Apple製品を愛する顧客は「アップル製品を長く使い続ける傾向が強い」ものの、実は経済的に裕福であるとは限りません。海外では「5人に1人が借金してでもiPhoneを買う」と言われており、Apple製品を買うためにローンを組むケースも多いです。
Apple Cardの保有者がアップルのデバイスを購入するために組んだローンの多くは「焦げ付いた」と言われており、Apple Card関連の損失は10億ドル(約1,420億円)に膨れ上がっているとも報じられています。
「Apple Payで後払い」も終了
Appleが消費者向けに立ち上げたフィンテックサービスは、多くが苦境に陥っているのが現状です。たとえばApple Payの後払いサービスとして立ち上げられた「Apple Pay Later」は、米国でのサービス開始から一年未満でサービスを終了しています。

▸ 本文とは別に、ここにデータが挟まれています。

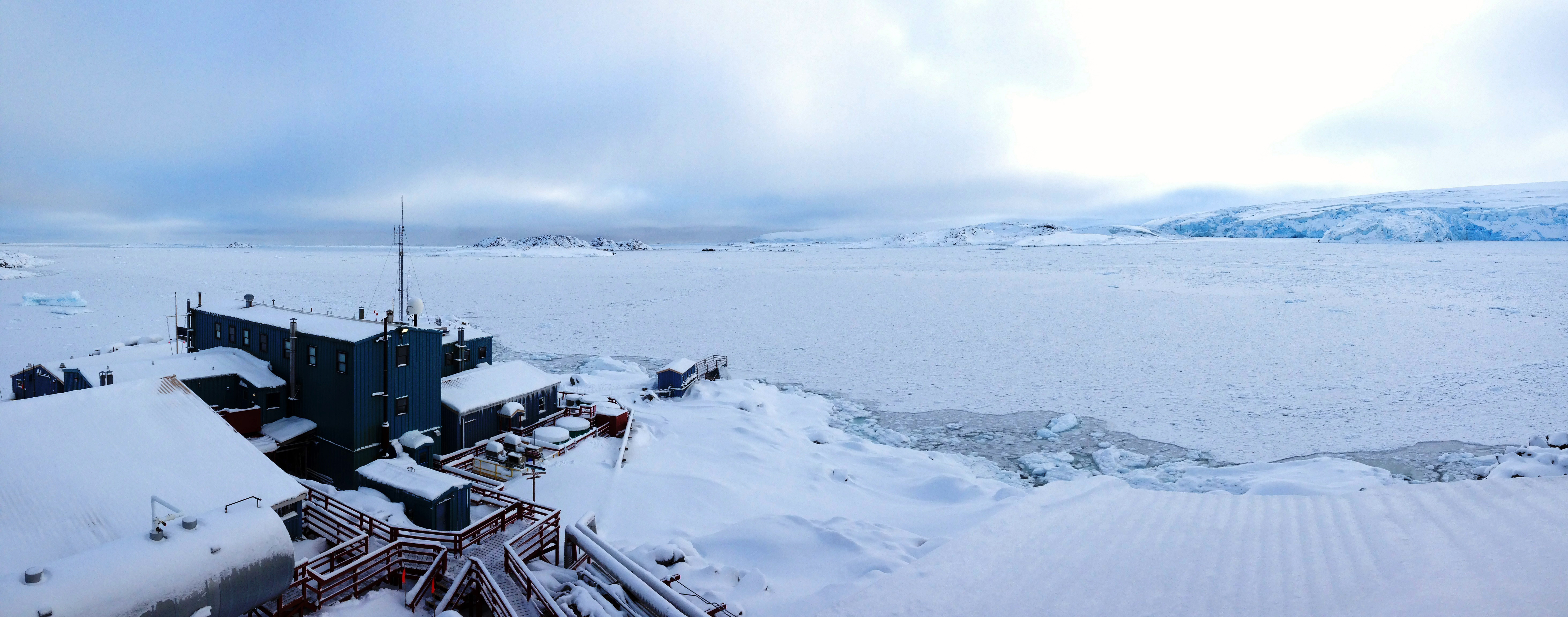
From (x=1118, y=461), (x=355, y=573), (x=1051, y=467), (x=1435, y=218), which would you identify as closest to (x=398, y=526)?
(x=355, y=573)

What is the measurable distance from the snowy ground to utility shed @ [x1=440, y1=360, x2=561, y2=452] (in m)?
11.8

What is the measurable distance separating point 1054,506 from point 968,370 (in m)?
17.4

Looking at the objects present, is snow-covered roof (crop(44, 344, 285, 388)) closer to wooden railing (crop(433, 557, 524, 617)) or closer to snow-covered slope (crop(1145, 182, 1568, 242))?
wooden railing (crop(433, 557, 524, 617))

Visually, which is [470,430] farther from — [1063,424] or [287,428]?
[1063,424]

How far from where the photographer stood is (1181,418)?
2273cm

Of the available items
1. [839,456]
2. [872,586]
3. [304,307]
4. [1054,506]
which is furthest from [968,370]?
[304,307]

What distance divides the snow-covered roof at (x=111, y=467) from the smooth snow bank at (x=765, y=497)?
572 cm

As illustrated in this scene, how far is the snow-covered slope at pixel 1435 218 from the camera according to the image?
11931cm

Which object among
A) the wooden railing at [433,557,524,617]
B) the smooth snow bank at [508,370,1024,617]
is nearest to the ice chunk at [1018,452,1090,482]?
the smooth snow bank at [508,370,1024,617]

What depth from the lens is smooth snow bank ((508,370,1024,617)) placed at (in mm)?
11086

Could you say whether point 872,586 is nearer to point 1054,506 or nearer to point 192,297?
point 1054,506

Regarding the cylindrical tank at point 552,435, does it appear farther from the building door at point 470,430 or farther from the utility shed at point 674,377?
the utility shed at point 674,377

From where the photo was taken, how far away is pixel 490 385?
19.7 m

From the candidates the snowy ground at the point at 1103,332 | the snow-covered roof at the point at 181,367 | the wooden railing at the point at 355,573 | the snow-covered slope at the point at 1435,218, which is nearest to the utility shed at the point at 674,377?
the snowy ground at the point at 1103,332
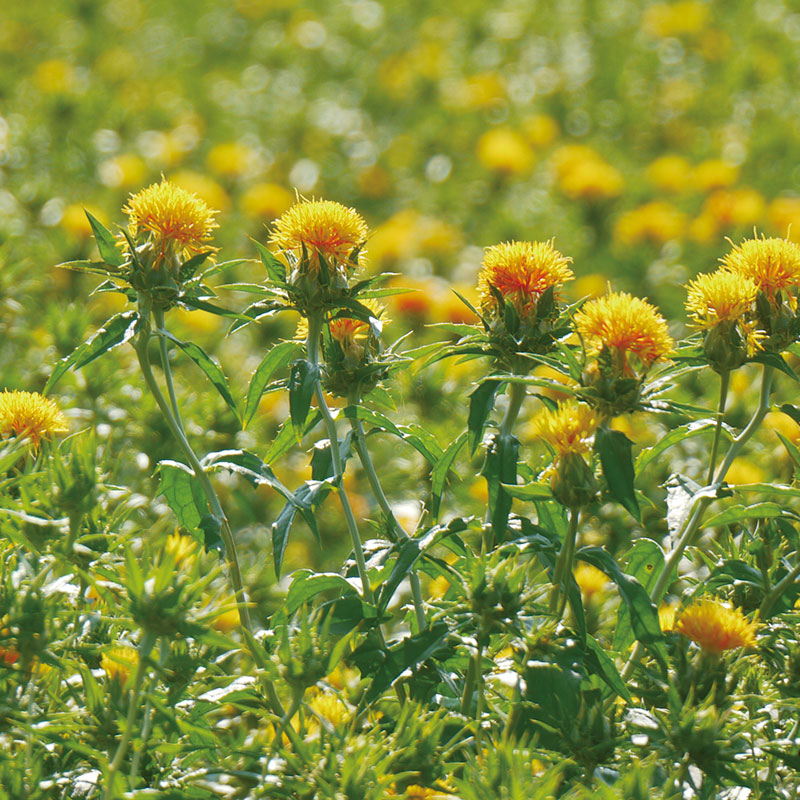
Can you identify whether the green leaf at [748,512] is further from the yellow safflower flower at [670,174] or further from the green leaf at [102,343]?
the yellow safflower flower at [670,174]

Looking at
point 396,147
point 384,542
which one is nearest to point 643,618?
point 384,542

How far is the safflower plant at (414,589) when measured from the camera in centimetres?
119

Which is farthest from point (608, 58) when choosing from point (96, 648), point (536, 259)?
point (96, 648)

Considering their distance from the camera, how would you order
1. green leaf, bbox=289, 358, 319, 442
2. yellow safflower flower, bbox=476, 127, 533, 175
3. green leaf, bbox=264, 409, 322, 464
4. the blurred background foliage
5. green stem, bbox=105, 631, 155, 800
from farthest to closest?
yellow safflower flower, bbox=476, 127, 533, 175
the blurred background foliage
green leaf, bbox=264, 409, 322, 464
green leaf, bbox=289, 358, 319, 442
green stem, bbox=105, 631, 155, 800

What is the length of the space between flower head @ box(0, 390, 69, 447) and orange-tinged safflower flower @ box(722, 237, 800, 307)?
1.00 metres

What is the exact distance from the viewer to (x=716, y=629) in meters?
1.31

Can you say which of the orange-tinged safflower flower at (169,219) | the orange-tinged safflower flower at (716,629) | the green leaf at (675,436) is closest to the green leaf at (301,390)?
the orange-tinged safflower flower at (169,219)

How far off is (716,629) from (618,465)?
238mm

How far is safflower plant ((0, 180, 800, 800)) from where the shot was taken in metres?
1.19

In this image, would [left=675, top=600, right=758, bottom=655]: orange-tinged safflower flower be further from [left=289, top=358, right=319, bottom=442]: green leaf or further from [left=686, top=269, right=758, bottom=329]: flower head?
[left=289, top=358, right=319, bottom=442]: green leaf

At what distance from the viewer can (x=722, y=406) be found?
55.0 inches

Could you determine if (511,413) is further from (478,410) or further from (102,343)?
(102,343)

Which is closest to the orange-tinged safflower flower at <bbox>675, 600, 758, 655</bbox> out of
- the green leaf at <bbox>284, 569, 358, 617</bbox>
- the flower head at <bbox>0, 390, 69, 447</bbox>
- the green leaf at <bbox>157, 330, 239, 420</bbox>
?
the green leaf at <bbox>284, 569, 358, 617</bbox>

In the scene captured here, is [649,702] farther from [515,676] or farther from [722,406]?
[722,406]
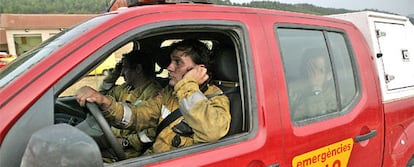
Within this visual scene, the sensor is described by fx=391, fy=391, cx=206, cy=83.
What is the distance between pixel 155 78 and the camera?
3.00 metres

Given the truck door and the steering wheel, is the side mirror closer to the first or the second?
the steering wheel

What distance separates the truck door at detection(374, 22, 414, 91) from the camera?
261cm

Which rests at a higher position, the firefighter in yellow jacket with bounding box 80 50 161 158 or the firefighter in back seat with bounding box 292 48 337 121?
the firefighter in yellow jacket with bounding box 80 50 161 158

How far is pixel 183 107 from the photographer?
1749 millimetres

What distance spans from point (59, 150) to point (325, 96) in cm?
150

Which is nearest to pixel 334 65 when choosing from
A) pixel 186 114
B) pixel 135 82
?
pixel 186 114

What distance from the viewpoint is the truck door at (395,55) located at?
8.57ft

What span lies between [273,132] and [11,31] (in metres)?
36.1

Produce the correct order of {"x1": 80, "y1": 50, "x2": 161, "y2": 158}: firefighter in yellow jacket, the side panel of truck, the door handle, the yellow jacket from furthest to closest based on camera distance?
{"x1": 80, "y1": 50, "x2": 161, "y2": 158}: firefighter in yellow jacket < the side panel of truck < the door handle < the yellow jacket

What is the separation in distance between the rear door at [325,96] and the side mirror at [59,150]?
99 cm

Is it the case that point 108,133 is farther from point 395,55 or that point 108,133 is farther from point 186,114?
point 395,55

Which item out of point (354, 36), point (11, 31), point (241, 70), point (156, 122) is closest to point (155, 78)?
point (156, 122)

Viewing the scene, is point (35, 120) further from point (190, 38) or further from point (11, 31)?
point (11, 31)

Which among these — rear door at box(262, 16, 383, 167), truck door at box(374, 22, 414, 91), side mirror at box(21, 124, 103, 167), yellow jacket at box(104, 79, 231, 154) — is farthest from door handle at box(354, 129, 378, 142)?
side mirror at box(21, 124, 103, 167)
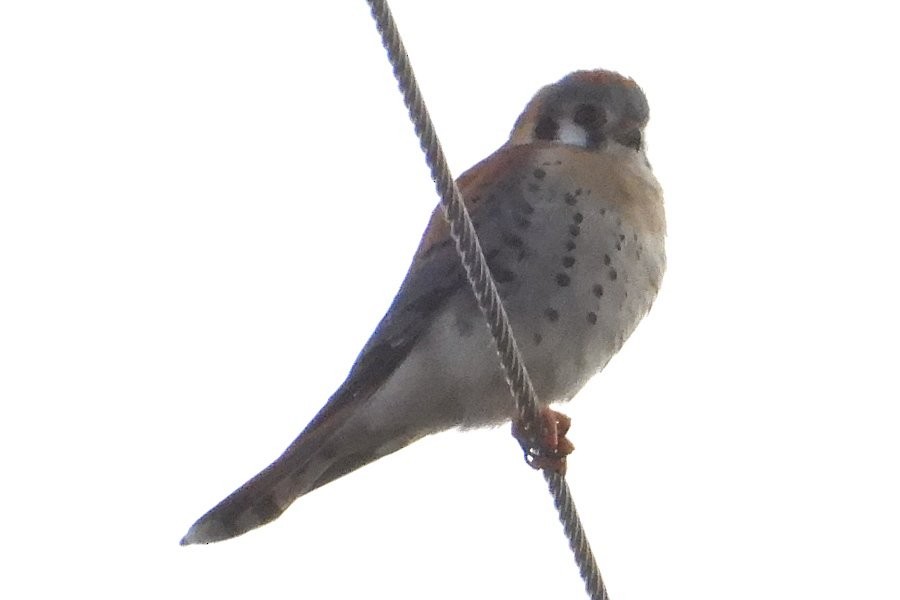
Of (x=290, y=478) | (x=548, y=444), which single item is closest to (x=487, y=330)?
(x=548, y=444)

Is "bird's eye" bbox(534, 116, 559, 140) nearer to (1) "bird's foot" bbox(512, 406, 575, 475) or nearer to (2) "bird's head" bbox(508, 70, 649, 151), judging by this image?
(2) "bird's head" bbox(508, 70, 649, 151)

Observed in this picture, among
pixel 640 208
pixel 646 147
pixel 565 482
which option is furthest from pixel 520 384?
pixel 646 147

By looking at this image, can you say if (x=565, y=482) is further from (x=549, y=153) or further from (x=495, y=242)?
(x=549, y=153)

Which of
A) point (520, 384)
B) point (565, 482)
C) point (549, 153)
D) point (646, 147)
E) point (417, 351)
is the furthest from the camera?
point (646, 147)

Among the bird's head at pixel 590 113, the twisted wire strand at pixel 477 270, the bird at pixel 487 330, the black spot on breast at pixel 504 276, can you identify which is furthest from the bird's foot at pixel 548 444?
the bird's head at pixel 590 113

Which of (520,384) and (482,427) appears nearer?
(520,384)

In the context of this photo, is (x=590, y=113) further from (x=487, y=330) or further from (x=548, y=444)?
(x=548, y=444)
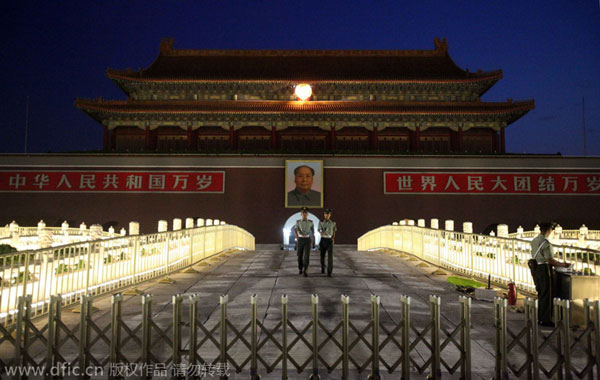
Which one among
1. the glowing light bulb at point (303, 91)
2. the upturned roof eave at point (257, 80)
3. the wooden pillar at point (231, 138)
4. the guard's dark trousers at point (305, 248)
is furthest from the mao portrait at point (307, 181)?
the guard's dark trousers at point (305, 248)

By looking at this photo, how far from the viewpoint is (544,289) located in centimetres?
587

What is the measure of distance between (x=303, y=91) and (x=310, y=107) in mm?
2081

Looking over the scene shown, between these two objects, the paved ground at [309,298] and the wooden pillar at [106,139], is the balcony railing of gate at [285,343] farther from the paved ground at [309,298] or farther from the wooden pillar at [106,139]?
the wooden pillar at [106,139]

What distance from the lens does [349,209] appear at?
80.8ft

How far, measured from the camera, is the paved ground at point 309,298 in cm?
493

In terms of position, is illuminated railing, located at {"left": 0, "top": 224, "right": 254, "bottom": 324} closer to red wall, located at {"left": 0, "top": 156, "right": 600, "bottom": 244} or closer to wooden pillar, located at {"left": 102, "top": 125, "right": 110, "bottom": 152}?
red wall, located at {"left": 0, "top": 156, "right": 600, "bottom": 244}

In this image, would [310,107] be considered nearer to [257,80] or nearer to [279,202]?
[257,80]

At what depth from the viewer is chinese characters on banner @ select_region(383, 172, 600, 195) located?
24234 millimetres

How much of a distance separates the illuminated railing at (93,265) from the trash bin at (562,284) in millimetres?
6580

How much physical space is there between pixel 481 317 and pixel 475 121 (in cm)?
2309

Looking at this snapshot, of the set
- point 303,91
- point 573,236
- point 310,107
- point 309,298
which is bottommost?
point 309,298

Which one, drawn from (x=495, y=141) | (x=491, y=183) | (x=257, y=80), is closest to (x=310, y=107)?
(x=257, y=80)

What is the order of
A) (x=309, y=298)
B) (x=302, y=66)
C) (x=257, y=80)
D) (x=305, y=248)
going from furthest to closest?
(x=302, y=66) → (x=257, y=80) → (x=305, y=248) → (x=309, y=298)

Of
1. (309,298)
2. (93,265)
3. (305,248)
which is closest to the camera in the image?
(93,265)
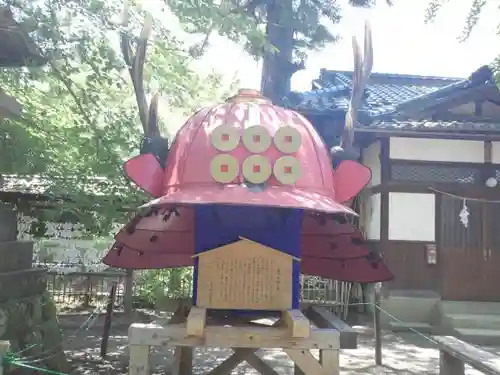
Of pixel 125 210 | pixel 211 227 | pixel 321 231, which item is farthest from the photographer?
pixel 125 210

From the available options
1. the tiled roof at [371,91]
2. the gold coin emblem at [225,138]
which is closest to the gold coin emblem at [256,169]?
the gold coin emblem at [225,138]

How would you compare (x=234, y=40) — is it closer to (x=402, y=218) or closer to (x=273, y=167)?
(x=273, y=167)

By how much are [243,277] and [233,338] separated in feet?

このサービスは50~1000ドルの製品を購入する際に、4回に分けてローンを組めるものでした。Appleは依然、ユーザーに対して柔軟な支払いオプションを提供することに意欲的ではあるものの、Apple Cardのローンの焦げ付きなど「後払い」「ローン」などにおいて失敗が相次いでいる印象はぬぐえません。
アップル銀行の日本進出は「当面先」か
アップル銀行が将来的に日本進出をするとしても、それは少なくとも「ゴールドマンとの契約解消プロセスが完了してから」でしょう。なおかつAppleにとってはゴールドマンに代わるパートナーを見つけ、なおかつそのパートナーのもとで日本進出が可能な状態になる必要があります。
つまり「アップル銀行」の注目度が高いにも関わらず、日本進出の噂が聞こえてこないのは「日本進出できる状態ではないから」だと言えます。なお、一部ではゴールドマンが撤退するApple Cardの事業について、JPモルガンが引き継ぐことを検討しているとの報道もあります。とはいえゴールドマンの撤退プロセスと、新パートナーとの契約プロセスを同時に進めるのにはしばらく時間を要するでしょう。
アップル銀行の日本進出は実現するとしても、まだ当面先となる可能性が高いのではないでしょうか。